O companheiro e a reforma política


   O companheiro Gaspari está há muito voltado para as coisas da América. É o que parece quando a gente lê seus textos contra a reforma política - que nem sei se é boa ou ruim, creio precisar de um debate mais acurado. Gaspari tem, basicamente, três argumentos: a) que a escolha do candidatos em lista deixaria tudo nas mãos dos caciques políticos; b) que a patuleia pagaria uma grana para eleger políticos povo que nada teriam a ver com ela, devido ao financiamento público de campanha; c) que esses deputados não teriam a ver com o povo porque o voto não seria nominal, mas na lista.

   Bom, o primeiro argumento mostra que Gaspari parece não ter ideia de como se faz política nos partidos brasileiros. Os caciques não precisam esperar uma lei para montar as listas do partido porque já fazem isso hoje. Os candidatos são escolhidos a dedo pelas cúpulas, da mesma forma que são escolhidos em quais os partidos vão investir e quais serão os "pererecas" - em geral líderes de comunidades pobres ou simples manés deslumbrados, usados parar passar "santinhos" e arrumar votos para os partido.

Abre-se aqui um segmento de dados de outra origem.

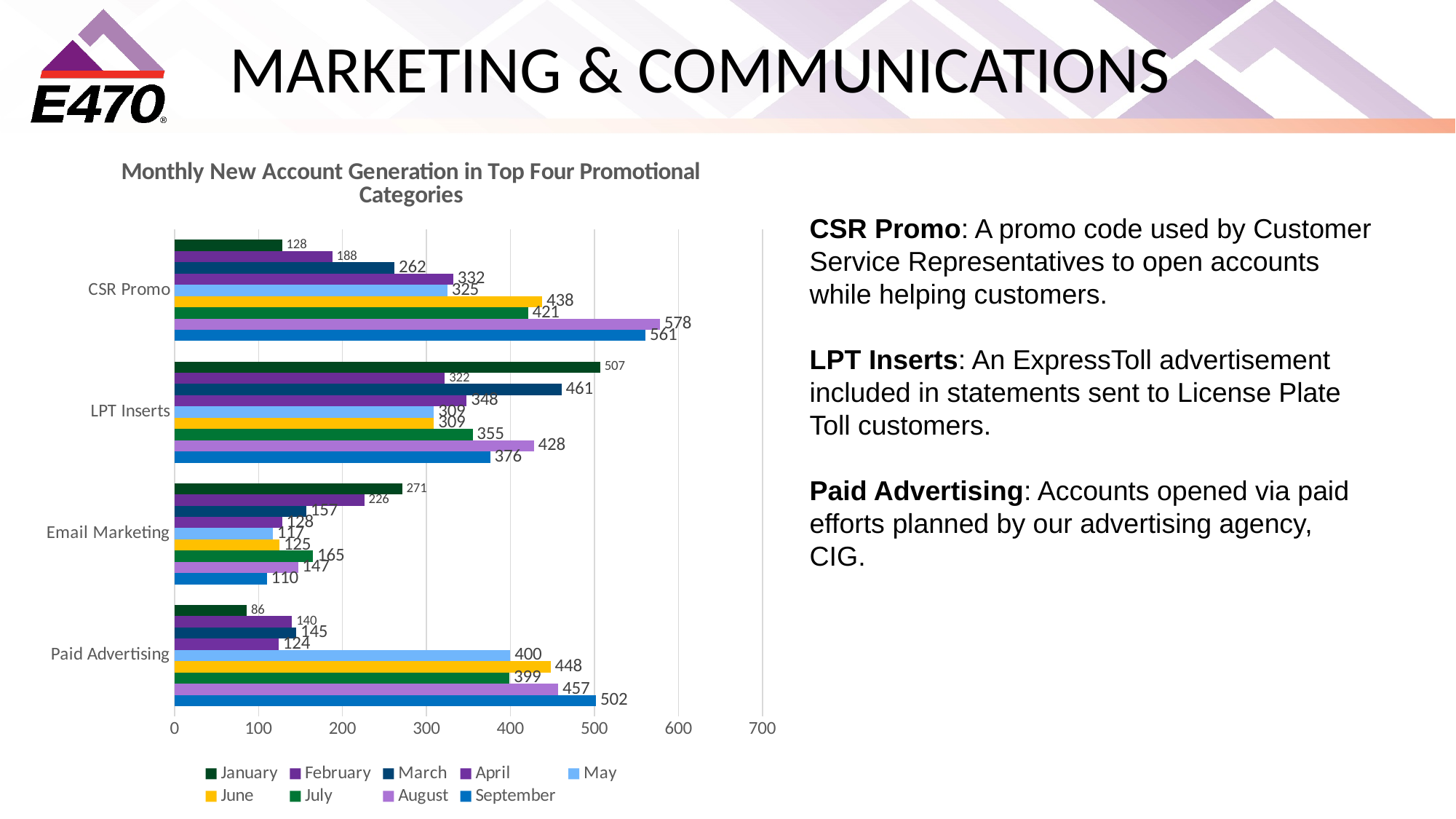
Which month has the lowest value in the Paid Advertising category? January How many promotional categories are shown on the chart? 4 What is the value for August in the CSR Promo category? 578 What kind of chart is shown on the slide? bar chart How many series does the legend list? 9 In the LPT Inserts category, which is larger: the March value or the August value? March What is the value for September in the Paid Advertising category? 502 What is the title of the chart? Monthly New Account Generation in Top Four Promotional Categories What is the value for January in the LPT Inserts category? 507 Which month has the highest value in the CSR Promo category? August Is the value for January in the Email Marketing category greater or less than 200? greater What is the difference between the August and September values in the CSR Promo category? 17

   "Para o partido, não. Para ele", dirá você. Errado. Você pode não saber, mas não vota no candidato, vota no partido. É assim: no fim da eleição proporcional (deputados e vereadores, no caso da eleição municipal), apura-se o número de votos válidos (todos, com exceção dos nulos) e divide-se pelo número de cadeiras em disputa. Obtém-se, assim, o "quociente eleitoral". Então divide-se o número de votos no partido pelo quociente, obtendo-se o número de cadeiras para o partido. Aí, vê-se quais deputados foram os mais votados em cada partido, que são os eleitos. Adivinhe quantas vezes um "candidato perereca", sem apoio da grana do partido consegue se eleger? Nem uma em 100. E, quando essa zebra acontece, na eleição seguinte, ele já não será mais "perereca", pois terá entrado no esquema partidário.

   Grana do partido? Pois é. Hoje já existe um financiamento de campanha. Chama-se Fundo Partidário. Cada partido tem direito a ele, dependendo do número de eleitos que tenha obtido na eleição anterior. É um financiamento de campanha, só não é público, pois ninguém sabe bem a quanto monta cada cota de partido e nem como este distribui internamente a bufunfa, que, aliás, vem dos nossos impostos.

   Pode até ser que você não soubesse como funciona o sistema, mas o companheiro Gaspari certamente sabe. Fica então a pergunta: por que ele se bate tanto para o sistema eleitoral brasileiro continue como está? Não deve ser pelos ótimos resultados que tem obtido ao levar às câmaras gente de tão elevado espírito público.